▶ [Problem details] Print all of the data below word for word, but leave out the pictures.

Scene question data:
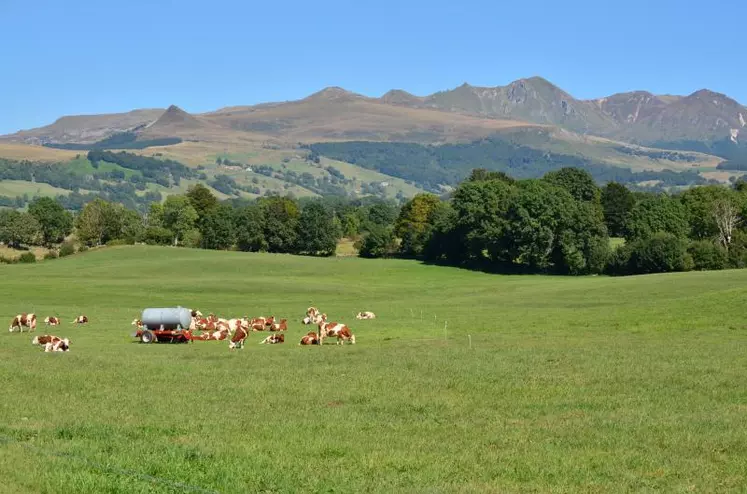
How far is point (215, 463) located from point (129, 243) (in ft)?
470

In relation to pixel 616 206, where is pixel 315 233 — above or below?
below

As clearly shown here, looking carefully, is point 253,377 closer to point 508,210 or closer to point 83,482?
point 83,482

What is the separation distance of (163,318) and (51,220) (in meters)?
138

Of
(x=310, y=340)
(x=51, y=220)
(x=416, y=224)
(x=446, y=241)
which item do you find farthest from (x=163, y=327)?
(x=51, y=220)

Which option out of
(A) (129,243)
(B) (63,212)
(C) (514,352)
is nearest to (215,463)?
(C) (514,352)

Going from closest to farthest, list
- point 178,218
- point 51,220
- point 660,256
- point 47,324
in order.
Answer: point 47,324
point 660,256
point 178,218
point 51,220

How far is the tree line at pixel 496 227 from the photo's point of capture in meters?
116

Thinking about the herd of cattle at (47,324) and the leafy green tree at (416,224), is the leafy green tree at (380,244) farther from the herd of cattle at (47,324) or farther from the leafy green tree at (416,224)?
the herd of cattle at (47,324)

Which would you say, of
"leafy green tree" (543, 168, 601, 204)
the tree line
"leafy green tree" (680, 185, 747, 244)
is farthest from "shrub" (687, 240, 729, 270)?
"leafy green tree" (543, 168, 601, 204)

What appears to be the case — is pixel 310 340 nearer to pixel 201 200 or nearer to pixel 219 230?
pixel 219 230

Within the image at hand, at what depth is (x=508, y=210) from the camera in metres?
122

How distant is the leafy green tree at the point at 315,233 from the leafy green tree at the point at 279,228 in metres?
1.29

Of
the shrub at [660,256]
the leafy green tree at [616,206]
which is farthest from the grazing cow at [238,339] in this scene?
the leafy green tree at [616,206]

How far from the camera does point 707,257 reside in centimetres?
10962
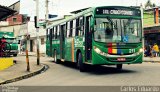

▶ [Response to the task]
How far is point (215, 463) located from point (129, 243) (in ft)?
470

In relation to pixel 616 206, where is pixel 315 233 — above or below?
below

As clearly shown here, looking carefully, is point 253,377 closer to point 508,210 or closer to point 83,482?
point 83,482

What is the separation distance of (163,318) and (51,220) (in meters)?
138

Of
(x=310, y=340)
(x=51, y=220)
(x=416, y=224)
(x=446, y=241)
which item do you find farthest from (x=163, y=327)?
(x=51, y=220)

Which option out of
(A) (129,243)
(B) (63,212)
(C) (514,352)
is nearest to (215,463)?
(C) (514,352)

Going from closest to farthest, list
- point 178,218
- point 51,220
- point 660,256
- point 47,324
in order.
Answer: point 47,324
point 660,256
point 178,218
point 51,220

How far is the tree line at pixel 496 227 from the photo's point of capture in meters?
116

Thinking about the herd of cattle at (47,324) and the leafy green tree at (416,224), is the leafy green tree at (380,244) farther from the herd of cattle at (47,324) or farther from the leafy green tree at (416,224)?
the herd of cattle at (47,324)

Which would you say, of
"leafy green tree" (543, 168, 601, 204)
the tree line
"leafy green tree" (680, 185, 747, 244)
is farthest from "shrub" (687, 240, 729, 270)?
"leafy green tree" (543, 168, 601, 204)

What appears to be the case — is pixel 310 340 nearer to pixel 201 200 or nearer to pixel 219 230?
pixel 219 230

Within the image at hand, at what depth is (x=508, y=210) from the camera in metres?
122

How distant is the leafy green tree at the point at 315,233 from the leafy green tree at the point at 279,228 in metres?
1.29

Of
the shrub at [660,256]
the leafy green tree at [616,206]
which is farthest from the grazing cow at [238,339] in this scene?
the leafy green tree at [616,206]

How far from the camera does point 707,257 reside in centimetres?
10962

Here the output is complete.